I have a signal affected by Doppler effect. In general, the Doppler effect changes the scale of the time and frequency domains. So, to undo this phenomenon, I am using a sampling rate converter. Two possible implementations using polyphase structures are shown in Figures 1 and 2. They both work fine as expected. The recovered signal has no Doppler shift. Possible realization of an L/M sampling rate converter (a). Possible realization of an L/M sampling rate converter (b)..

However, while in presence of dynamic Doppler, i.e. the compression/expansion factor varies over time, I am not sure if this solution is appropriate. I am buffering the signal, and for each buffer I compute the corresponding $L$ and $M$ factors that undo the Doppler effect. Nevertheless, there exists a trade-off between buffer length and the frequency resolution. In other words, in a buffer I still have a varying Doppler shift, so the $L/M$ ratio should not be a constant during a single buffer.

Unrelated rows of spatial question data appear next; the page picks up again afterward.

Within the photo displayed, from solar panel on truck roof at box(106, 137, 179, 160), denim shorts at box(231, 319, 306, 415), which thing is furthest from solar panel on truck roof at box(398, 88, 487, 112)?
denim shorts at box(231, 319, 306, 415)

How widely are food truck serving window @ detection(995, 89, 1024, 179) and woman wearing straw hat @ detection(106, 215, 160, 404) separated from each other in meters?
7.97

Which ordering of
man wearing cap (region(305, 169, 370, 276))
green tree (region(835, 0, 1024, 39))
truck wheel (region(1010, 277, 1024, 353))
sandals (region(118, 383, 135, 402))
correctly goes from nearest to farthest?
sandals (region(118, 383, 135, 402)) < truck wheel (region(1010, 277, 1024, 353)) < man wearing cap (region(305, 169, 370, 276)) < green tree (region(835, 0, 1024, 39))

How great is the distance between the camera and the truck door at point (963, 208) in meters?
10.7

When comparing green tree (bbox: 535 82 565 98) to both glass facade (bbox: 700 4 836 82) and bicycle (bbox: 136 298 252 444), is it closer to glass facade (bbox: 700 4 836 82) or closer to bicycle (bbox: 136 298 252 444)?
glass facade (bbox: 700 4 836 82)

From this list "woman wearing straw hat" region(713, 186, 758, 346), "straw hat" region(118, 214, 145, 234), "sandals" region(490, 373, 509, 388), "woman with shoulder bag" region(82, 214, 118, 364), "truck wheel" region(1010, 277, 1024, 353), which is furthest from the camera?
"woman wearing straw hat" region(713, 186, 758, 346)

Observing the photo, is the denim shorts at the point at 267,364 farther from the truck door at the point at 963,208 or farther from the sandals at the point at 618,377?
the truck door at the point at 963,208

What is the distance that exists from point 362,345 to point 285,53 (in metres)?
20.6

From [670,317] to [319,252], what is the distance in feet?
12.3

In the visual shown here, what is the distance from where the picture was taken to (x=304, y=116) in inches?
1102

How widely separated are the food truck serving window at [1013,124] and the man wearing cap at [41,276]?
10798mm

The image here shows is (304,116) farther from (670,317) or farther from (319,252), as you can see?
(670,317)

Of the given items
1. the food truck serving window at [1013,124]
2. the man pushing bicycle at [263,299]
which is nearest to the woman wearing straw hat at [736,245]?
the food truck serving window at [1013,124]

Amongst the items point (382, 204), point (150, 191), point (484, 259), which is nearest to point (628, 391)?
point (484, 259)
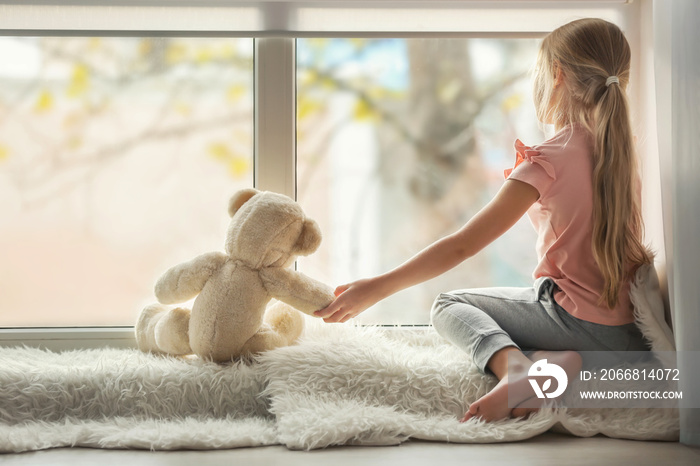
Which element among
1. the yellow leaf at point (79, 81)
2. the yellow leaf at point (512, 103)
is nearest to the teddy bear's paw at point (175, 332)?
the yellow leaf at point (79, 81)

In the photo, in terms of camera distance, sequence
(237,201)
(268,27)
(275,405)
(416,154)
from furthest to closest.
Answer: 1. (416,154)
2. (268,27)
3. (237,201)
4. (275,405)

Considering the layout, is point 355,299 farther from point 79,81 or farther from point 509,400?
point 79,81

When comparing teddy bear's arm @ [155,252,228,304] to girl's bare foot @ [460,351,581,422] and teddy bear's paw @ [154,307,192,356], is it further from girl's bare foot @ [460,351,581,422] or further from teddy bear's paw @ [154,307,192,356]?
girl's bare foot @ [460,351,581,422]

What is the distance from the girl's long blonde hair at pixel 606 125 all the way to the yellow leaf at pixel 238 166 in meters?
0.82

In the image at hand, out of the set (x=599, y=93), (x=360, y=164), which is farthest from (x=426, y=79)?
(x=599, y=93)

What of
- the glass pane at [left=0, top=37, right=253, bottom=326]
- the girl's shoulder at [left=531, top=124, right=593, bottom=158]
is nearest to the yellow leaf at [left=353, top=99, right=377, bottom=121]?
the glass pane at [left=0, top=37, right=253, bottom=326]

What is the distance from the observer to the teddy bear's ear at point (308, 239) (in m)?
1.34

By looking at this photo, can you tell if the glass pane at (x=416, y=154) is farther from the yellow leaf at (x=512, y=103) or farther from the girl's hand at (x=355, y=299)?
the girl's hand at (x=355, y=299)

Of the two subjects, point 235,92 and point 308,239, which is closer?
point 308,239

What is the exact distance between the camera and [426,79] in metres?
1.70

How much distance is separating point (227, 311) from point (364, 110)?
0.72 metres

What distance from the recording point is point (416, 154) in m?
1.70

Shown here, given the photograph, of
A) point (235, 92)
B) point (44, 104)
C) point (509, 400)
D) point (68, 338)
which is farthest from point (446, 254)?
point (44, 104)

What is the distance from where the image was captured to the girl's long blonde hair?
1.27 metres
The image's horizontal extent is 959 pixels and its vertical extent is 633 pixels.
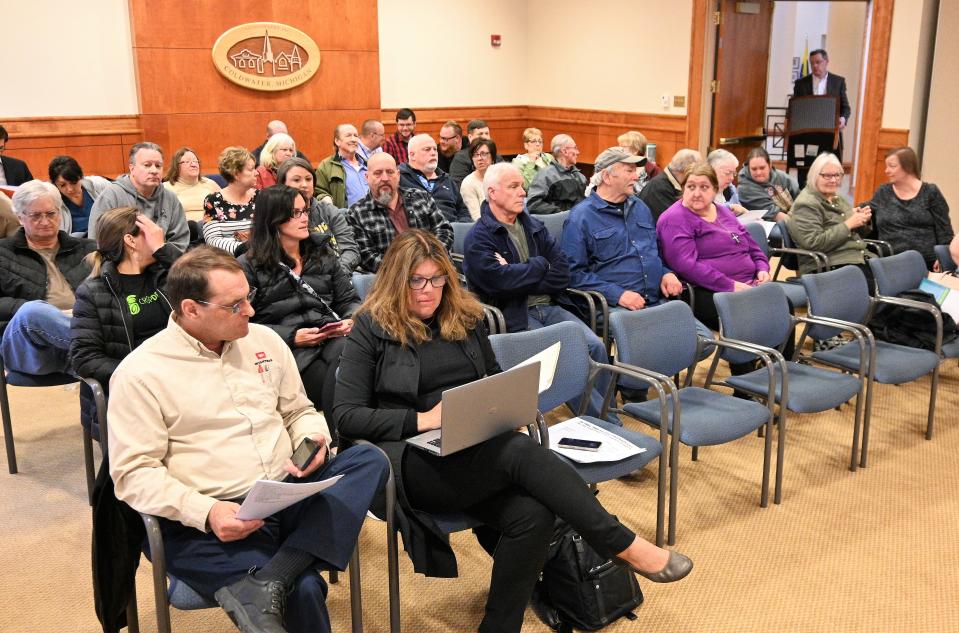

Is there a way of apply a sample-to-sample method to undo dynamic Doppler effect? I am currently interested in software-based solutions, not hardware-based ones. For example, in hardware I would dynamically modify the sampling rate. What about in software? How can I dynamically modify the sampling rate?


Both figures were taken from:

R. E. Crochiere and L. R. Rabiner, Multirate Digital Signal Processing. Englewood Cliffs, NJ: Prentice-Hall, 1983

  • 2
    $\begingroup$ Yes, you need a sample-rate converter whose resampling factor changes with time. The most straightforward way to do this is to maintain a NCO that indicates "what sample from the input stream should I output next." That NCO has a fractional component that indicates the subsample offset that your sample rate converter needs to create for each output sample. You can then use whichever resampling implementation structure that you want in order to effect the appropriate offset. $\endgroup$
    – Jason R
    Jun 26, 2018 at 15:01

1 Answer 1


If the only reason for the buffer is so your algorithm has something to process, then the simplest way to implement this is to keep your current algorithm but use a shorter buffer. If the larger buffer was present for other reasons (i.e. data arrives in large chunks), then keep that larger buffer, but feed it into a shorter buffer that is given to your processing code. (It seems any algorithm able to recognize Doppler shift in a given snapshot must also be able to process that same snapshot.) In this way you can keep your current algorithm, and tailor the short buffer length as desired. I can't imagine how an algorithm specifically designed to do this per sample would be of benefit, unless it takes less CPU--which seems unlikely.